*** EXTRACT TO READ Section Begins ***
The good news is that writing quality assembler code doesn't have to take any more work. In fact, the chances are that it will save you work, both now when you do the coding, and later when you need to go back and work on it some more.
So, here are my top eight easy ways to quickly improve the quality of your assembler code.
1. Become a Writer
In assembler comments are free. They have no effect on the running of the module, so it makes sense to use them to make your program easier to understand. You can't do this with the odd comment or two. You need to become not just a writer of code, but also a non-fiction writer. This way you can explain clearly and in detail exactly what is going on.
To give you an idea of the number of comments needed, I usually have more lines of comments than lines of code.
I have a standard way of putting my comments together. I separate my comments into four different types:
These are blocks of comments that give an overall explanation of a module, subroutine, or section. My headings look like:
* Heading text
At the very beginning of a program, I will have a heading with a lot of information, including:
- Program name.
- What it does, and why.
- What parameters are passed in.
- What information is returned.
- Register usage (eg base register, workarea register).
- Return codes.
- A clear explanation of what goes on inside.
*** EXTRACT TO READ Section Ends ***
*** DATA SECTION Section Begins ***
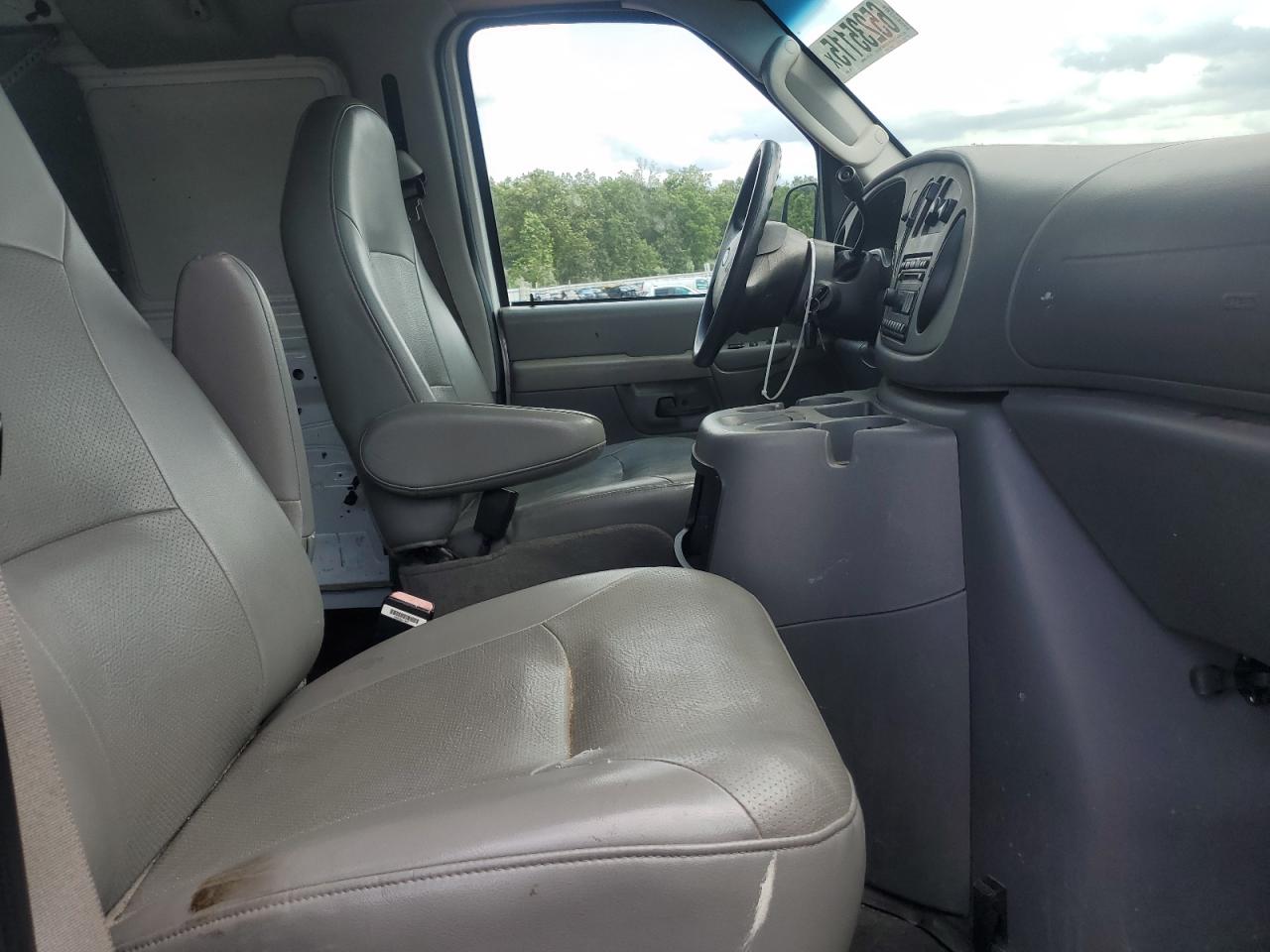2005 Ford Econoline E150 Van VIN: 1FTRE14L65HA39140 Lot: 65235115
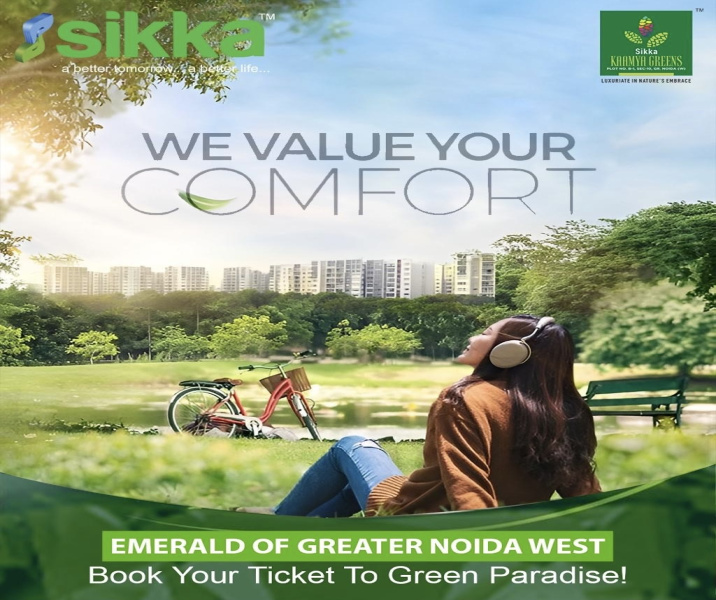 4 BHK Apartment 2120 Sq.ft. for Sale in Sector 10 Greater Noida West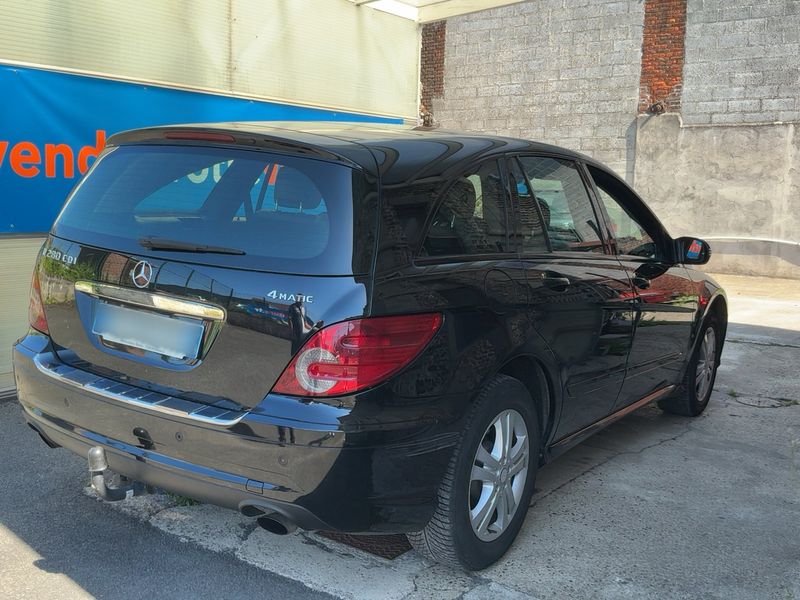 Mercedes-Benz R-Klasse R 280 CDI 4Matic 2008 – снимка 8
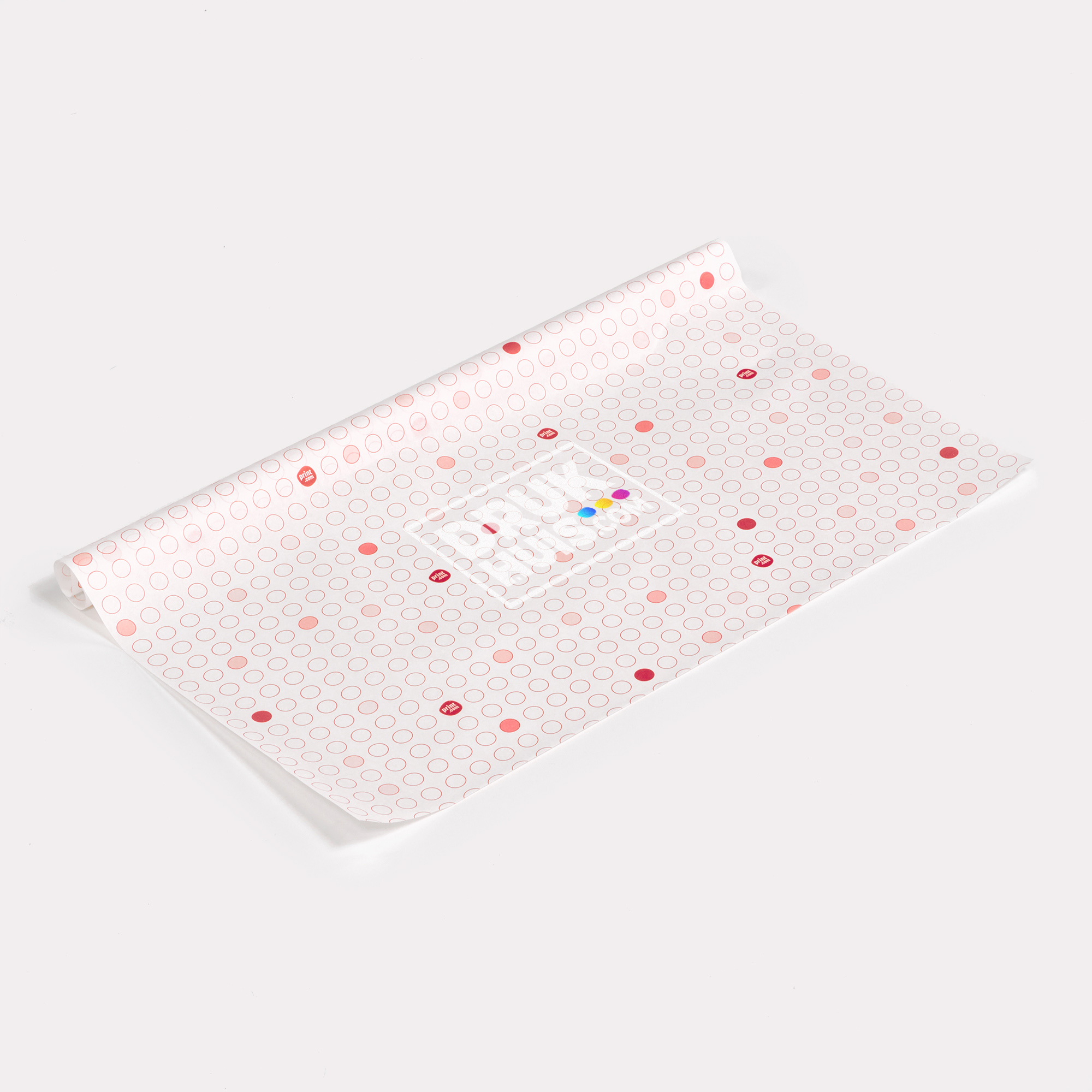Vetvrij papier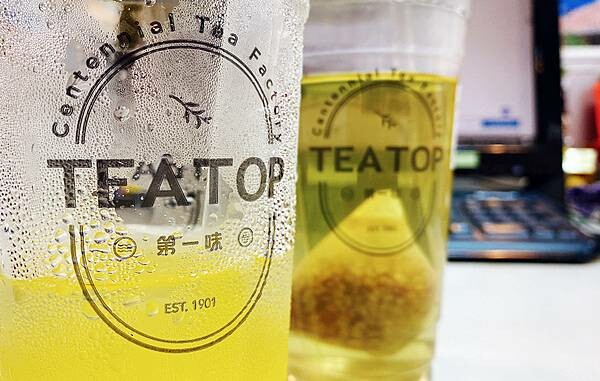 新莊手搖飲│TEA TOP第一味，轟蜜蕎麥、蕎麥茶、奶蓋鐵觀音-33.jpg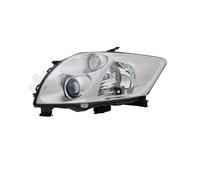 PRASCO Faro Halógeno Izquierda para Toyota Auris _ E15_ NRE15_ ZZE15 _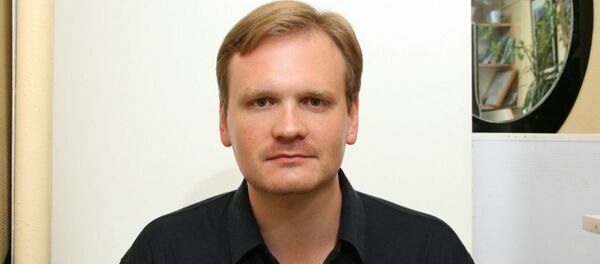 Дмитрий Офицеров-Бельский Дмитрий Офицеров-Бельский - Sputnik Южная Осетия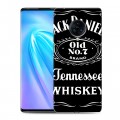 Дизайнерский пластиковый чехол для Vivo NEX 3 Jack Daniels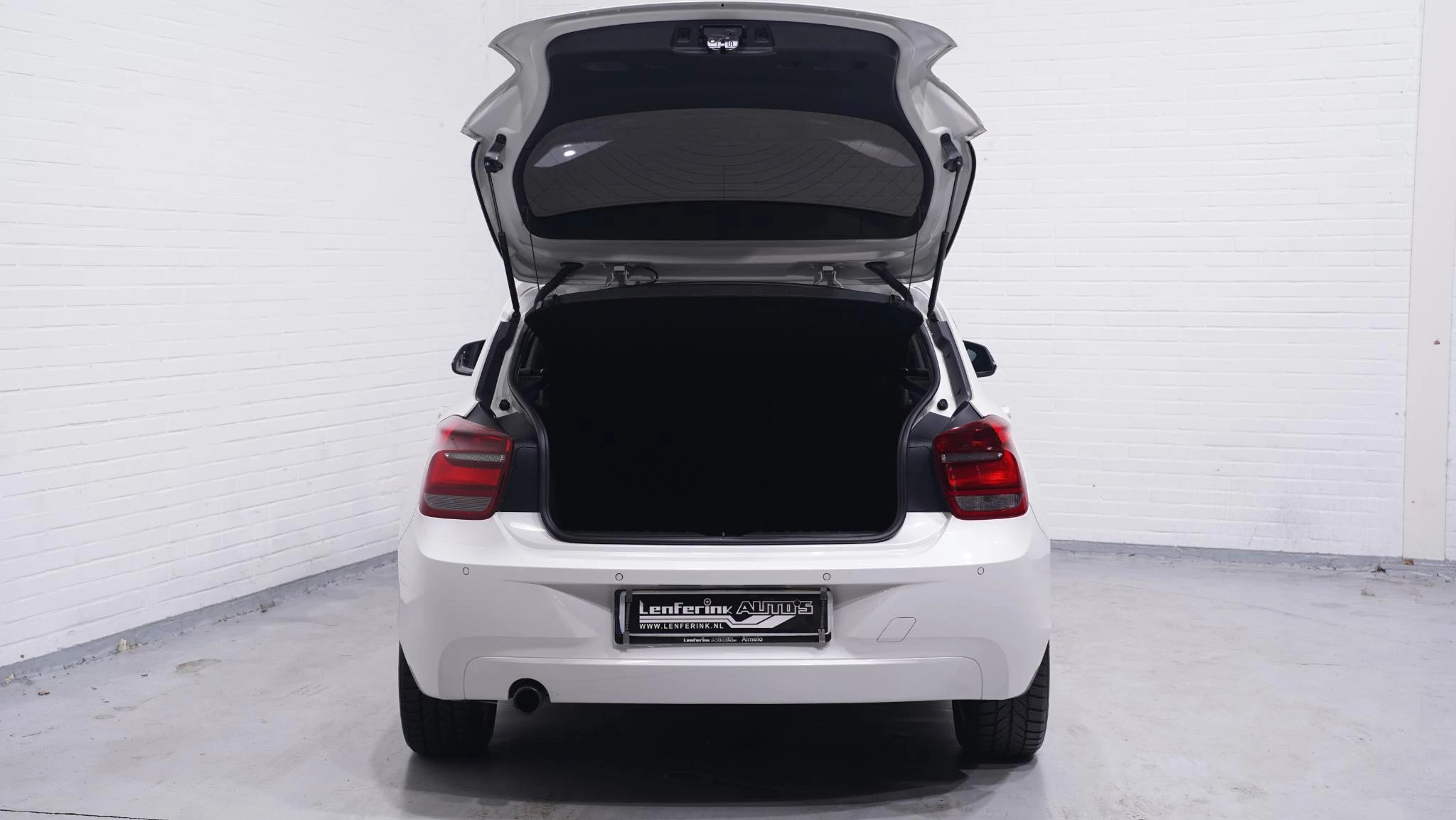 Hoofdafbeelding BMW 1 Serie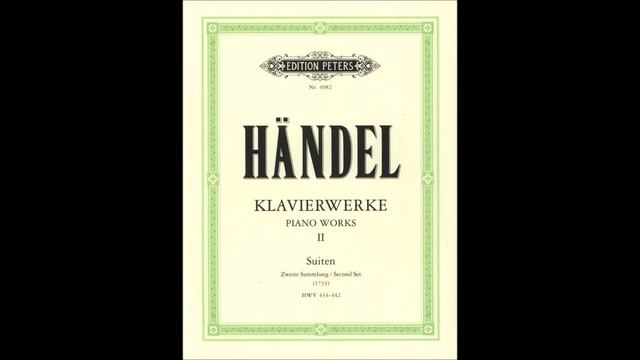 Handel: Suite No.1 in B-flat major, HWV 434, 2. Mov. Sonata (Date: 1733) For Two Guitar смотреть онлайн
*** DATA SECTION Section Ends ***
= TASK INSTRUCTIONS =
a – In the text on assembler code, take the part that opens with the words containing "I have a standard" and closes with "- Return codes.", and write it out again with "remarks" put in place of "comments".
b – Answer these from the text on assembler code, one line each:
(i) How many easy ways to improve assembler code does the writer offer?
(ii) What effect do comments have on the running of the module?
(iii) Into how many types does the writer separate comments?
c – In the text on assembler code, rewrite the paragraph that begins "In assembler comments are free" more briefly, keeping its main points.

= ANSWERS TO EACH TASK =
a –
I have a standard way of putting my remarks together. I separate my remarks into four different types:
These are blocks of remarks that give an overall explanation of a module, subroutine, or section. My headings look like:
* Heading text
At the very beginning of a program, I will have a heading with a lot of information, including:
- Program name.
- What it does, and why.
- What parameters are passed in.
- What information is returned.
- Register usage (eg base register, workarea register).
- Return codes.

b –
(i) Eight.
(ii) None.
(iii) Four.

c – Comments in assembler cost nothing and don't affect how the module runs, so use them to make the program easy to understand. One or two won't do. Write like a non-fiction writer and explain clearly and in detail what is happening.